Picture books, says Aronson, can be “utilized as the basis for conversations about race and culture with very young children. Fifty years of psychological research has demonstrated that such conversations are essential for helping children develop positive identities and intercultural competence in support of academic success.”

The Library Bus, by Bahram Rahman and Gabrielle Grimard, is an example of a picture book included in the Diverse BookFinder database. It’s also among the children’s books in Ladd Library.

Officially launched on Sept. 26, 2017, the Diverse BookFinder has made big strides toward fulfilling its mission statement: “to be a go-to resource for librarians, educators, parents, book creators, and publishers who seek to create collections in which all children can see themselves — and each other — reflected in the picture books they read.”

The BookFinder was recognized in June 2021 as one of the year’s “Best Digital Tools for Teaching and Learning” by the American Association of School Librarians, the preeminent professional organization for the school library community. In the past year, the BookFinder website has averaged 46,000 page views per month and gotten 1.25 million page views overall. 

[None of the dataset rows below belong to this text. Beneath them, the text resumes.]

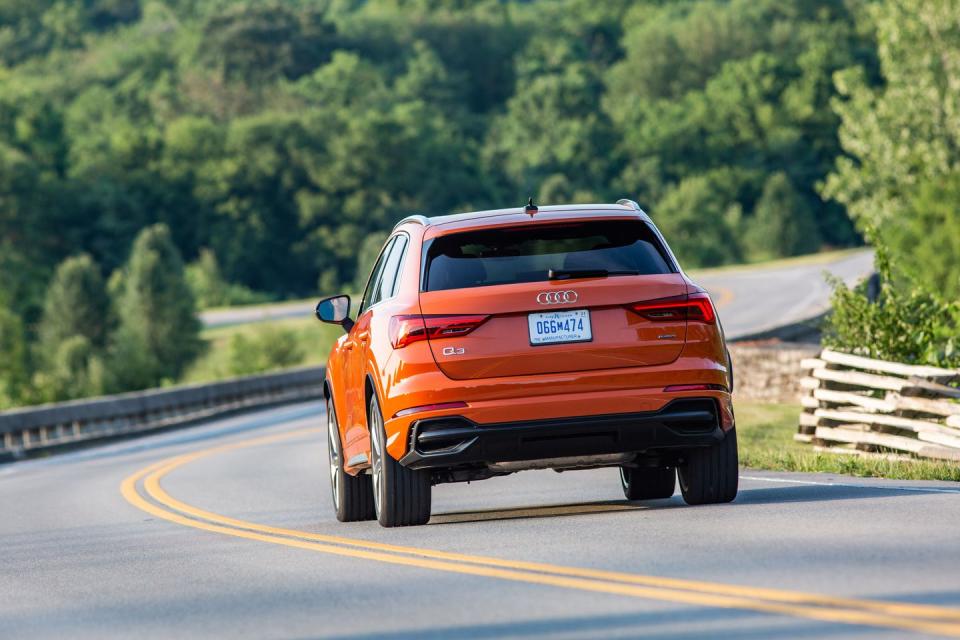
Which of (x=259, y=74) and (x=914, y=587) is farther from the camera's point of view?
(x=259, y=74)

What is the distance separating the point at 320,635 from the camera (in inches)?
286

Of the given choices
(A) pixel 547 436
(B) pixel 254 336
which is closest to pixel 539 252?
(A) pixel 547 436

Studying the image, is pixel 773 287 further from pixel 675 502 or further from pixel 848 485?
pixel 675 502

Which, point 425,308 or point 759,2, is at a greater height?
point 759,2

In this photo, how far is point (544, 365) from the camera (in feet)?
33.4

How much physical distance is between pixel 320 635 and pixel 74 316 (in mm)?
75313

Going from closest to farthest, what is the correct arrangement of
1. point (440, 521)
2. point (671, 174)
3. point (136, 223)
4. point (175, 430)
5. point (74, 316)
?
point (440, 521), point (175, 430), point (74, 316), point (136, 223), point (671, 174)

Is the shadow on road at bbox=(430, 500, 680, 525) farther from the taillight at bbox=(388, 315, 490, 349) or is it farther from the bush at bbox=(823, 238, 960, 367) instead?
the bush at bbox=(823, 238, 960, 367)

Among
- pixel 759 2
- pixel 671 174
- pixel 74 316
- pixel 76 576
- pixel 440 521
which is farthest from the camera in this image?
pixel 759 2

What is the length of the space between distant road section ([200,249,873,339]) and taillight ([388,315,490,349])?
26.8m

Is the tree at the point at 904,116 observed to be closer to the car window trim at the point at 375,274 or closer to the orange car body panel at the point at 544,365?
the car window trim at the point at 375,274

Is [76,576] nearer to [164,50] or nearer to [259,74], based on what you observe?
[259,74]

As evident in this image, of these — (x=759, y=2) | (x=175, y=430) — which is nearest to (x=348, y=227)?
(x=759, y=2)

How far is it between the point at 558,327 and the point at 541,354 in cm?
18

The BookFinder offers a few different resources. Its search tool allows anyone, from educators to parents, to easily locate and explore children’s picture books.

In addition, the platform also offers a free, online collection-analysis tool that helps libraries diversify their picture-book holdings by identifying who is represented — among Black and Indigenous People and People of Color — in their collections and what themes and messages are presented.

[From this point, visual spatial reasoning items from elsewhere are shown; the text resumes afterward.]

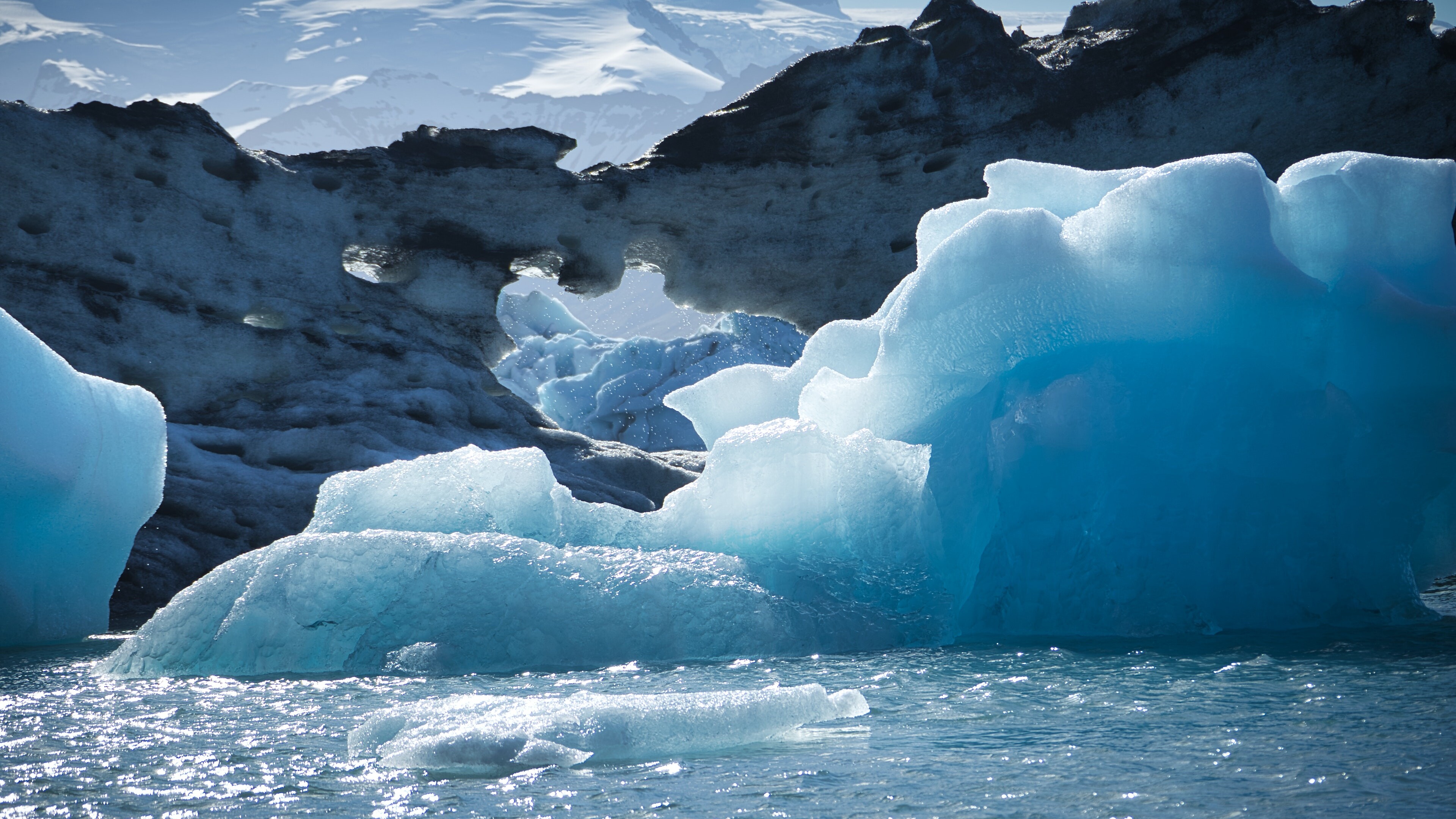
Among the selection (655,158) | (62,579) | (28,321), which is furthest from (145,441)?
(655,158)

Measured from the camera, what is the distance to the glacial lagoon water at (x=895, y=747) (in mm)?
2039

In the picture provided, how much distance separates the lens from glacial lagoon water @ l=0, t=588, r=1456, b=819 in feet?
6.69

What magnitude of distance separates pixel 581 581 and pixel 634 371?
19110 millimetres

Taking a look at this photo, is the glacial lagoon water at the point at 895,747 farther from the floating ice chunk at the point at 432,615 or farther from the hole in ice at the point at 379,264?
the hole in ice at the point at 379,264

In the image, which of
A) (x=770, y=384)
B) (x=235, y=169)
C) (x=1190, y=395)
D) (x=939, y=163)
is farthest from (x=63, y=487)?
(x=939, y=163)

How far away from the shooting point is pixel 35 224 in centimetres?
983

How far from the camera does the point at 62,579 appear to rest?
18.5 ft

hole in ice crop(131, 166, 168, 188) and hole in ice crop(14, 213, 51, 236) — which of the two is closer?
hole in ice crop(14, 213, 51, 236)

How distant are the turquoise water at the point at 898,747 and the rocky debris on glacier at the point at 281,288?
196 inches

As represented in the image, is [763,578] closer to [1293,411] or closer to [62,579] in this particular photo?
[1293,411]

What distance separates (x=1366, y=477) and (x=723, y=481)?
2715 millimetres

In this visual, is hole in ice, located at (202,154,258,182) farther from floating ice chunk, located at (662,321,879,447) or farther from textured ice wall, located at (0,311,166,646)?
floating ice chunk, located at (662,321,879,447)

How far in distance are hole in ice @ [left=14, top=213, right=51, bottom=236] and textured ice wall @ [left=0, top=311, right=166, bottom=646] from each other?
4.94m

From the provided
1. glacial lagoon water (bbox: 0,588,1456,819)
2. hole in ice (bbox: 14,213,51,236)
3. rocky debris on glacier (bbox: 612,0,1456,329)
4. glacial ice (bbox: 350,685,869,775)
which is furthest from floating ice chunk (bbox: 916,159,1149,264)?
hole in ice (bbox: 14,213,51,236)
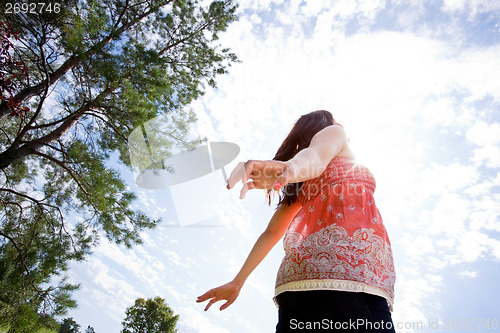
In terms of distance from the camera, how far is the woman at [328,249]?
77 cm

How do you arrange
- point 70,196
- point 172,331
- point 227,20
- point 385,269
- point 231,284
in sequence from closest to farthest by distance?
point 385,269, point 231,284, point 70,196, point 227,20, point 172,331

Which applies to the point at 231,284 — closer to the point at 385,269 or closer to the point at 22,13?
the point at 385,269

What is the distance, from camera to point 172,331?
1484 cm

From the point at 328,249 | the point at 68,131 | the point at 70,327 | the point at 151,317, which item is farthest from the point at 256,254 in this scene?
the point at 70,327

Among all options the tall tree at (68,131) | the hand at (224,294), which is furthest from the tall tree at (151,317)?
the hand at (224,294)

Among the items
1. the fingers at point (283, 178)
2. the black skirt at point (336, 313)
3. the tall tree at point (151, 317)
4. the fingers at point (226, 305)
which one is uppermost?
the tall tree at point (151, 317)

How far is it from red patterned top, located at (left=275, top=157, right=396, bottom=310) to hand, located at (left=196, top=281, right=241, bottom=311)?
0.24 m

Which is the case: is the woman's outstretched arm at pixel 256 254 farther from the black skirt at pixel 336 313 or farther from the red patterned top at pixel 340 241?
the black skirt at pixel 336 313

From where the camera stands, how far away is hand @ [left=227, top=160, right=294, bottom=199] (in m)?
0.70

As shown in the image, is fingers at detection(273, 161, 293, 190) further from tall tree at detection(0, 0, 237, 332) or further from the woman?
tall tree at detection(0, 0, 237, 332)

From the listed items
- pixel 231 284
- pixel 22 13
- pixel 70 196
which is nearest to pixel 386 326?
pixel 231 284

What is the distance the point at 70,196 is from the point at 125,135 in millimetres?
1454

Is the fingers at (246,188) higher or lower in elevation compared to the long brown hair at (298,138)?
lower

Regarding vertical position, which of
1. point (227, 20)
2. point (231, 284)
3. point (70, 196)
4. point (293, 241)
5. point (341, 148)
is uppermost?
point (227, 20)
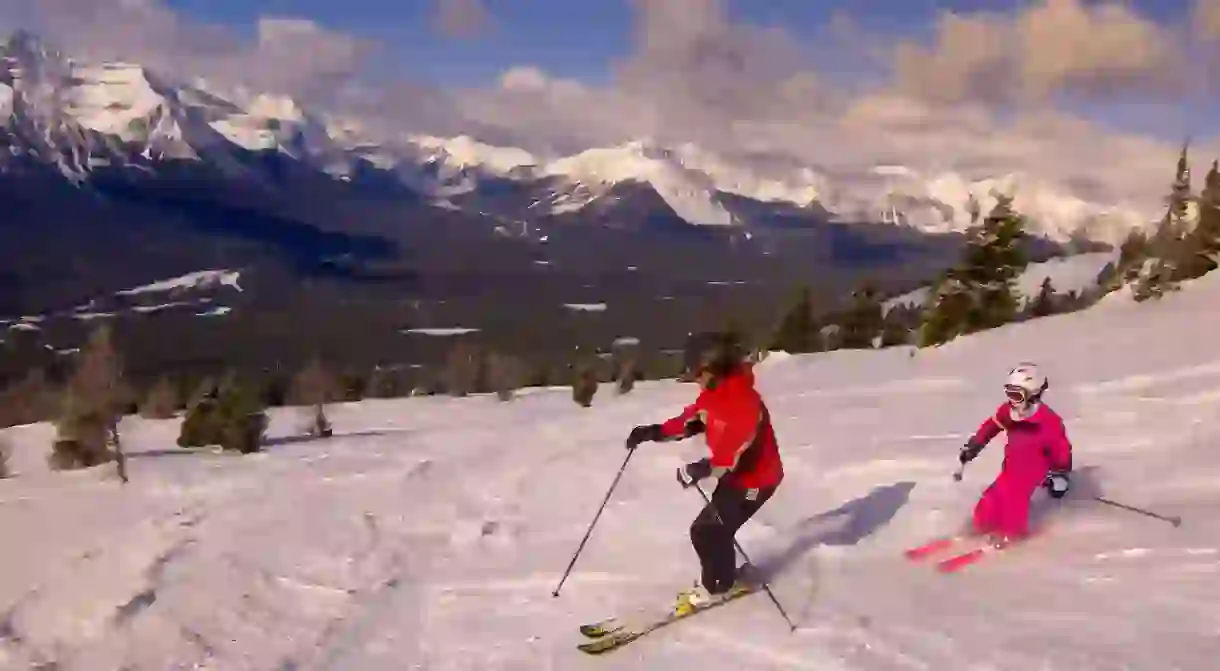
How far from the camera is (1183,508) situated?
990 centimetres

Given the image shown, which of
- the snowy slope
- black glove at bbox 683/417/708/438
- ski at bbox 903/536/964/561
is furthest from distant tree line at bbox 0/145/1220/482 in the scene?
the snowy slope

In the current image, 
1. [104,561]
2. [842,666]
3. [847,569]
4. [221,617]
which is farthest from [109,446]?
[842,666]

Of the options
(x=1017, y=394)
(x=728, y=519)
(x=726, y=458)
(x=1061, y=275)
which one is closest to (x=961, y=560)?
(x=1017, y=394)

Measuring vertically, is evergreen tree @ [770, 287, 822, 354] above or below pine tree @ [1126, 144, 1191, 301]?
below

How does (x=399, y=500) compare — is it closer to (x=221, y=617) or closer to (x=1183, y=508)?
(x=221, y=617)

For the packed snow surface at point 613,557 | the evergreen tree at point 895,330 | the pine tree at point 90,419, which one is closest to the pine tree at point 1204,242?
the evergreen tree at point 895,330

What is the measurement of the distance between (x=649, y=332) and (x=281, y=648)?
18099 centimetres

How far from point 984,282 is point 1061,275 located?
69.9 metres

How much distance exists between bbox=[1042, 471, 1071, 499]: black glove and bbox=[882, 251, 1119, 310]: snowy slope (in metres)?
85.8

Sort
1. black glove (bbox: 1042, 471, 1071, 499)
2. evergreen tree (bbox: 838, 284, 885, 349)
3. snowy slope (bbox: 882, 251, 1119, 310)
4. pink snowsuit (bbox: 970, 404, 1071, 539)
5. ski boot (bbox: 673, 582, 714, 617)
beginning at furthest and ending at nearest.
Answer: snowy slope (bbox: 882, 251, 1119, 310)
evergreen tree (bbox: 838, 284, 885, 349)
pink snowsuit (bbox: 970, 404, 1071, 539)
black glove (bbox: 1042, 471, 1071, 499)
ski boot (bbox: 673, 582, 714, 617)

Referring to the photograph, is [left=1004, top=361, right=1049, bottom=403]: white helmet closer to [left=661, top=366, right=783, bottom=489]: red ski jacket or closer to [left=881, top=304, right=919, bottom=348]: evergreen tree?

Plus, the BookFinder also offers a circulating collection in Ladd Library, available through interlibrary loan.

Aronson and her team offer consulting services to libraries in all 50 states, “including hundreds of libraries in Maine and Massachusetts, just to give a sense of the scale,” she says. The NEH grant and the summer 2022 institute “will allow us to expand our engagement to include educators more directly.” 

As co-director of the institute with Boyle, Aronson will guide educators through the ins and outs of the BookFinder and how picture books serve as bridges to important ideas. She’ll also explain how children understand the concept of race and describe the current landscape of multicultural children’s literature in the U.S. 

The two co-directors will be joined by a supporting team of educators, experts, scholars, and author-artists.

Sessions over the 10 working days of the institute will be both virtual and in-person. Topics will  include “Picture Books and Performance,” which provides guidance on classroom read-alouds and storytime theater; “Addressing Equity in Social-Emotional Learning”; “Curating Your Classroom Library”; “Multilingualism and ‘Language Stories’”; and “How Do Children See Race?”

Using the collections of the Bates Museum of Art, Boyle will lead an “Ashley Bryan Intensive,” featuring close inspections of art objects, including paintings, puppets, oral histories and personal correspondence of the Black artist who was the subject of a major exhibition at Bates in fall 2020. Institute participants will also travel to the Bowdoin campus to explore the Barbara Cooney collection at the Bowdoin College Museum of Art.


Any views, findings, conclusions, or recommendations expressed in this article do not necessarily represent those of the National Endowment for the Humanities. The Diverse BookFinder is also made possible through support from the Institute for Museum and Library Services.